DeepMind boss says human-level AI is just a few years away
The head of Google’s artificial intelligence division DeepMind has predicted that human-level AI may be just a few years away.
The forecast from Demis Hassabis puts the date for the arrival of artificial general intelligence (AGI) – systems that can think in similar but superior ways to humans – much earlier than previous predictions. Many have speculated that the technology may still be decades away.
“The progress in the last few years has been pretty incredible,” Mr Hassabis said at the Future of Everything Festival this week.
“I don’t see any reason why that progress is going to slow down. I think it may even accelerate. So I think we could be just a few years, maybe within a decade away.”
Mr Hassabis is among several leading figures within the AI industry who is aiming to develop a form of AGI, while also creating safeguards to prevent the tech from harming humanity.
“I would advocate developing these types of AGI technologies in a cautious manner using the scientific method, where you try and do very careful controlled experiments to understand what the underlying system does,” he said.
DeepMind’s Gato AI, described as a “generalist agent”, is already close to rivalling human intelligence, according to the firm’s research director Nando de Freitas.
It is capable of completing a range of complex tasks, from stacking blocks to writing poetry, as well as engaging in dialogue in a similar way to OpenAI’s ChatGPT chatbot.
“It’s all about scale now,” Dr de Freitas said last year.
“It’s all about making these models bigger, safer, compute efficient, faster at sampling, smarter memory, more modalities, innovative data, on/offline... Solving these challenges is what will deliver AGI.”
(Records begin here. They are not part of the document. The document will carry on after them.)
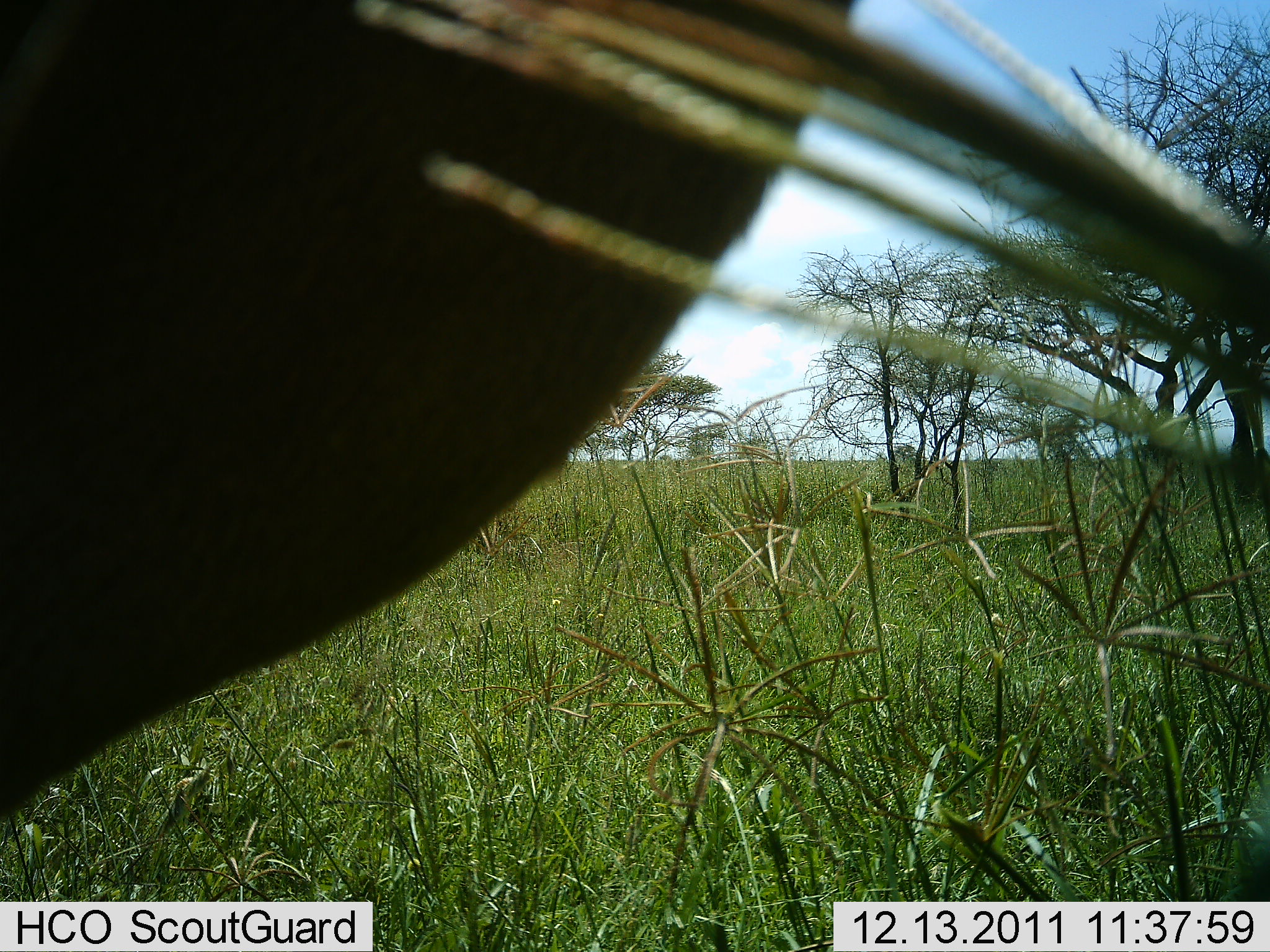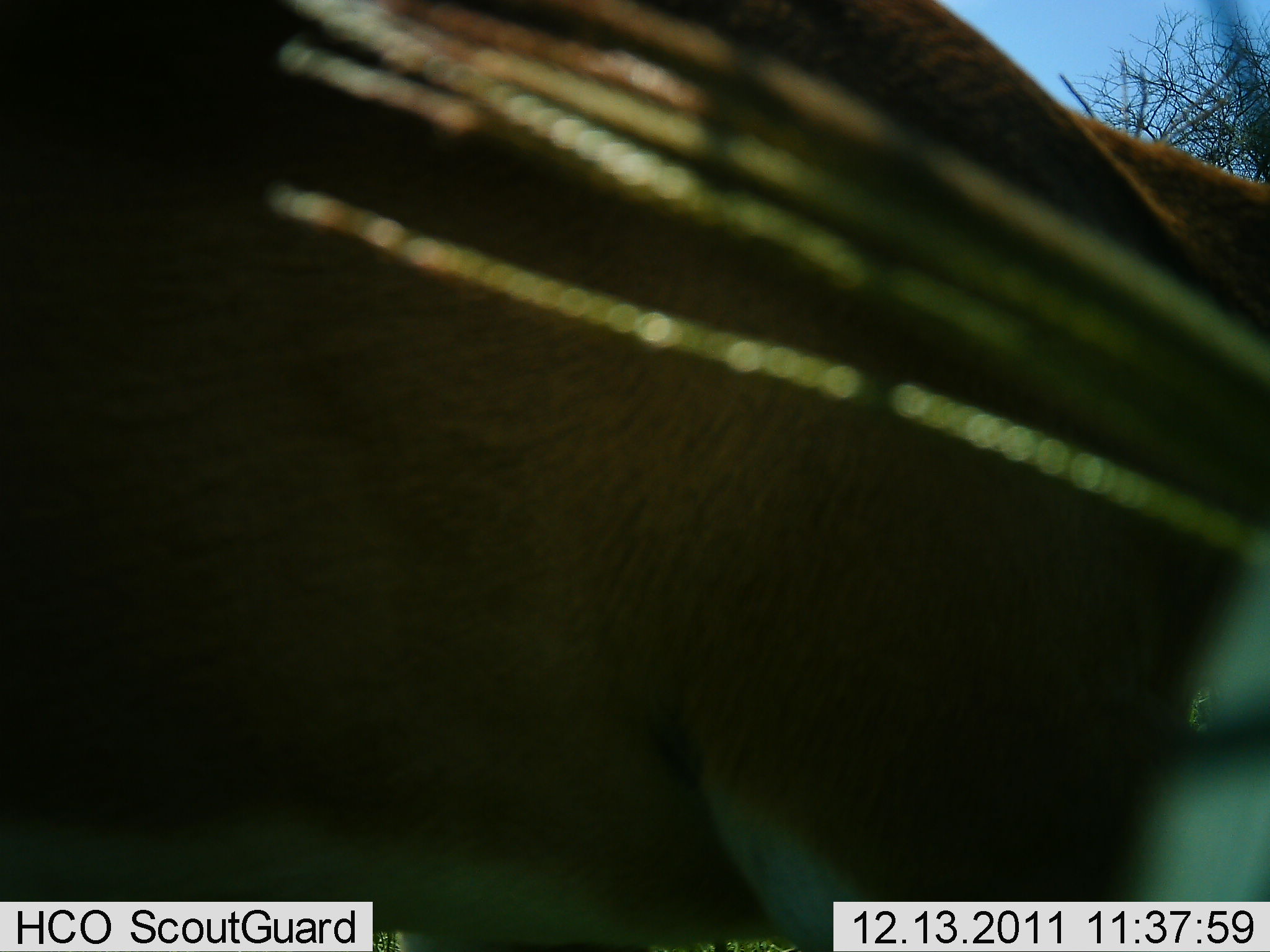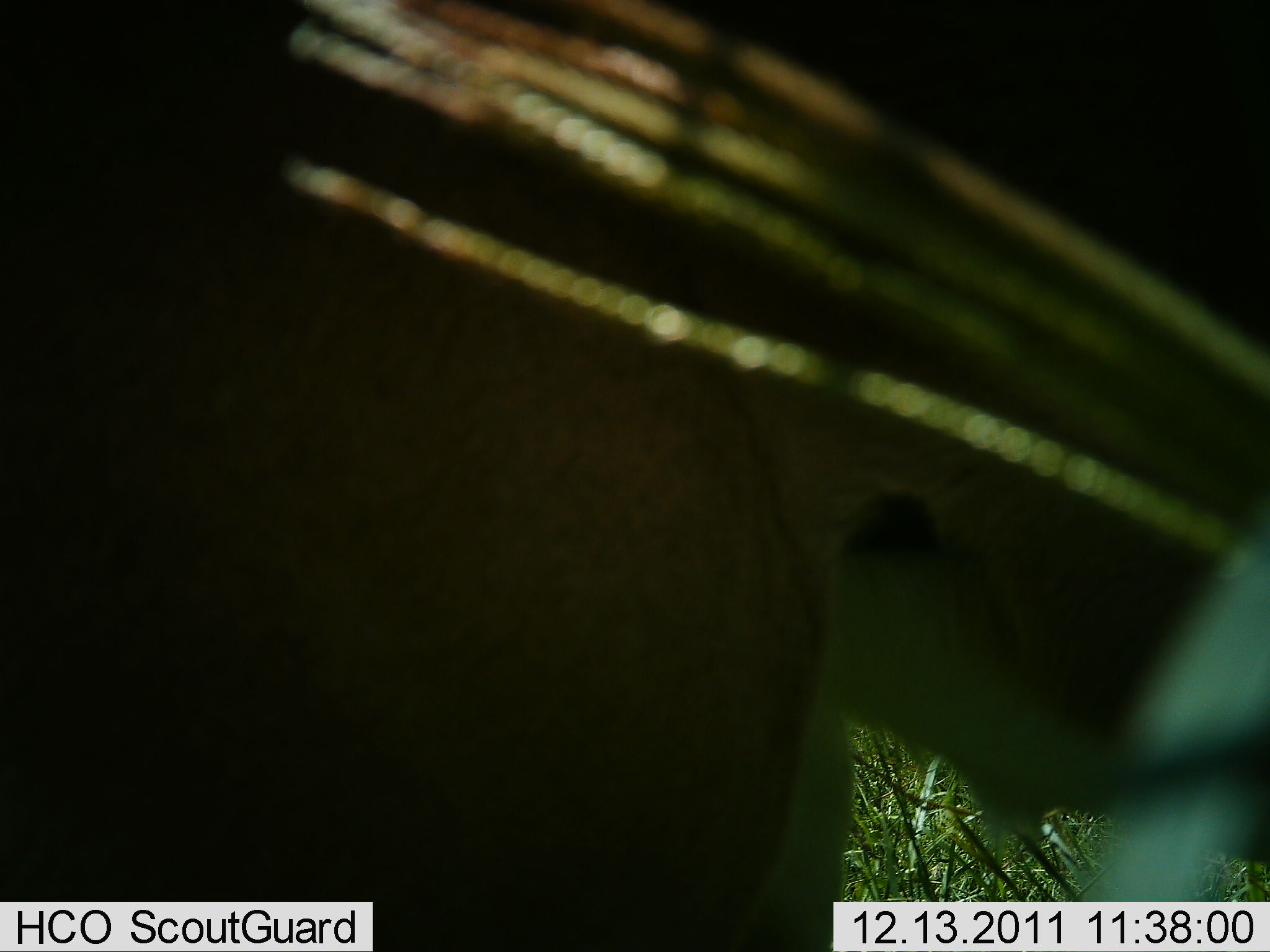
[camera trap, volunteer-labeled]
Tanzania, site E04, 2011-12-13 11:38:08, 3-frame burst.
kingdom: Animalia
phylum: Chordata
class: Mammalia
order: Artiodactyla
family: Bovidae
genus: Nanger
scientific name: Nanger granti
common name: grant's gazelle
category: gazellegrants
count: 1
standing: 0%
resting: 0%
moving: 67%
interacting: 0%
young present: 0%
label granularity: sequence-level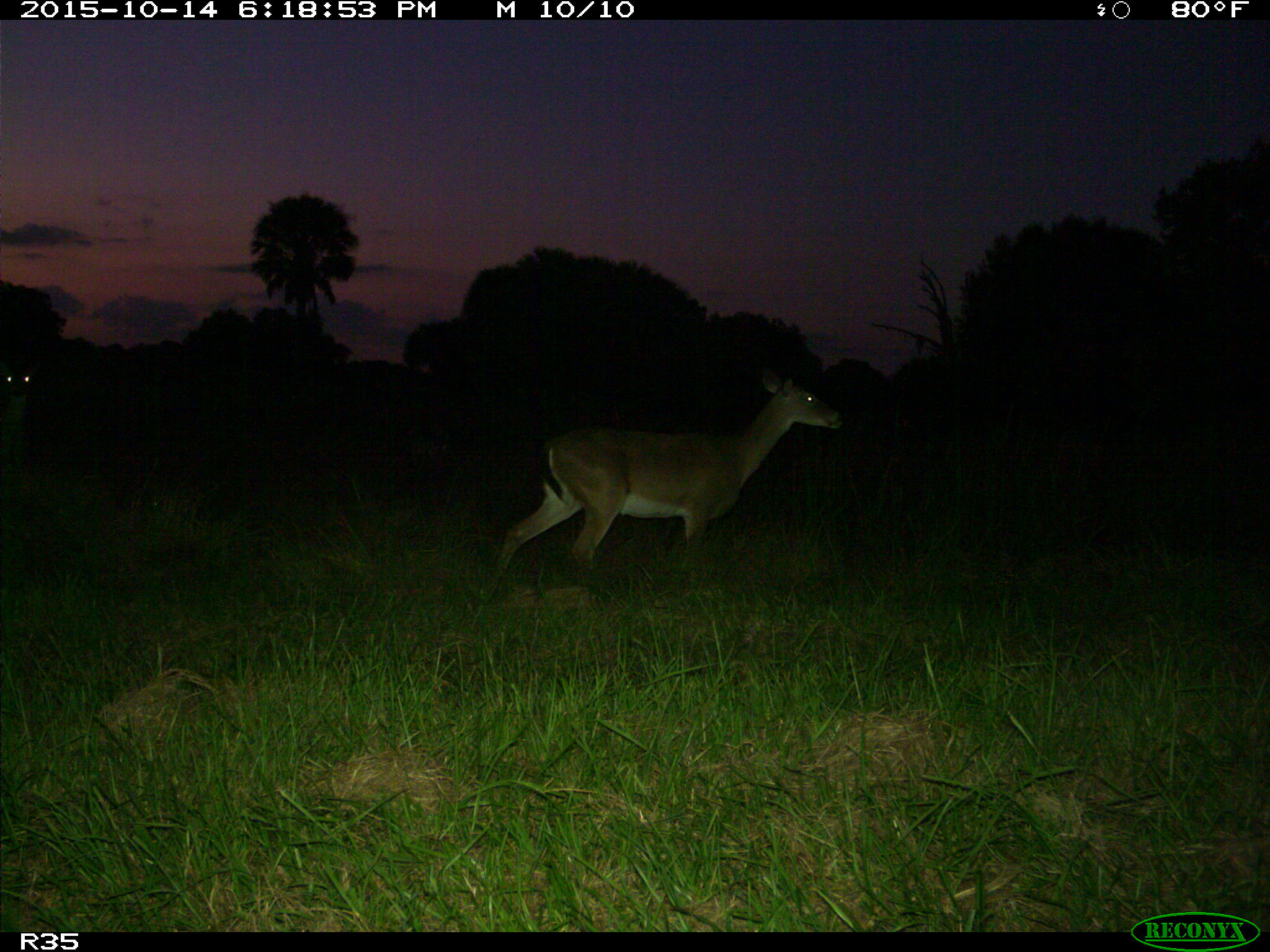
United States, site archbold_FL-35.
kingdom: Animalia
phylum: Chordata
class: Mammalia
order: Artiodactyla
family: Cervidae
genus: Odocoileus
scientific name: Odocoileus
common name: deer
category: unidentified deer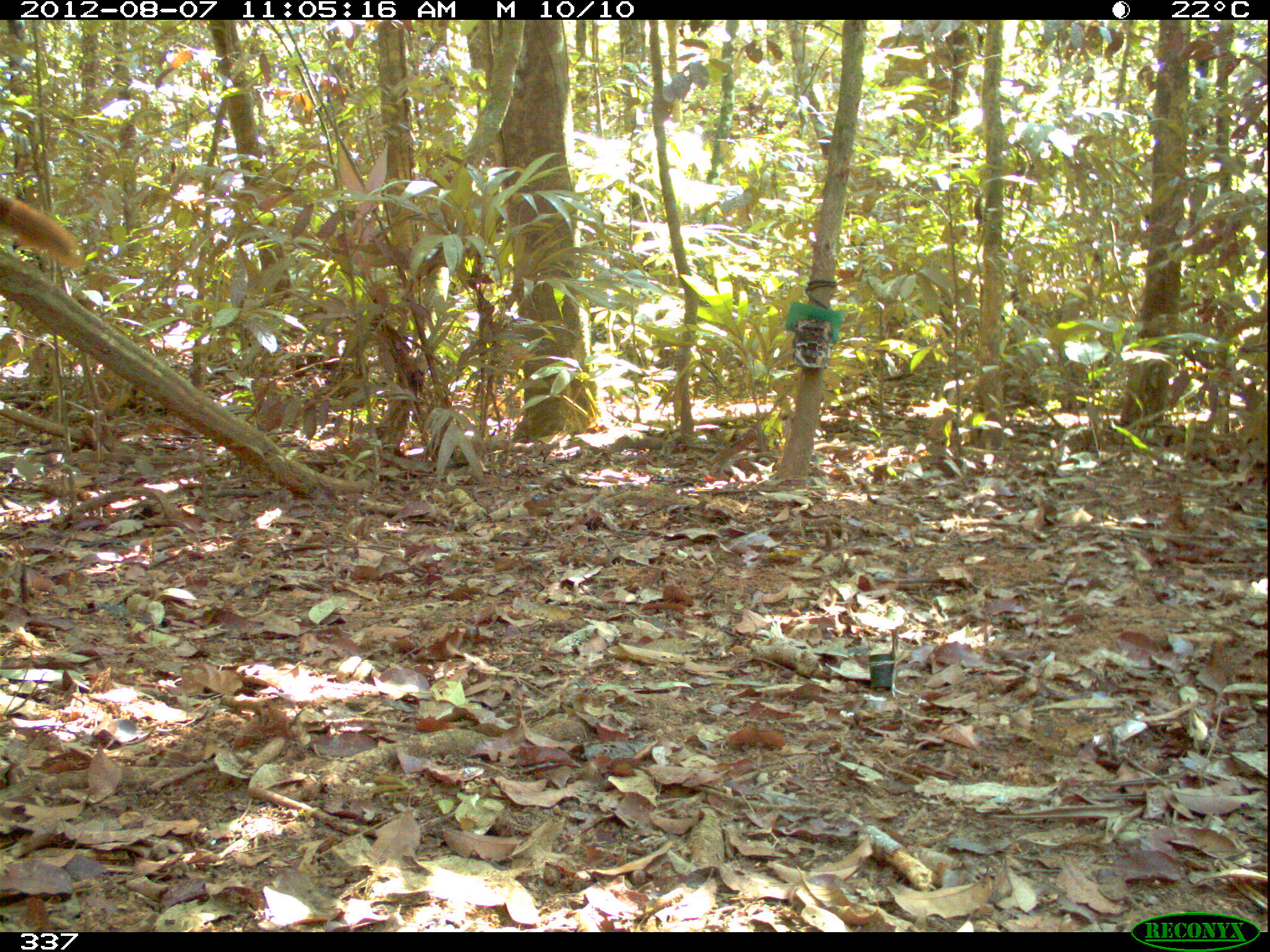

He added: “Safety is of paramount importance.”
DeepMind researchers have spoken of the existential risks posed by artificial intelligence if it reaches and surpasses the level of humans, and have proposed a solution to prevent advanced AI from going rogue.
In a 2016 paper titled ‘Safely Interruptible Agents’, DeepMind suggested a “big red button” could serve as an off-switch in such a scenario.
“Safe interruptibility can be useful to take control of a robot that is misbehaving and may lead to irreversible consequences,” the paper stated.
“If such an agent is operating in real-time under human supervision, now and then it may be necessary for a human operator to press the big red button to prevent the agent from continuing a harmful sequence of actions – harmful either for the agent or for the environment – and lead the agent into a safer situation.”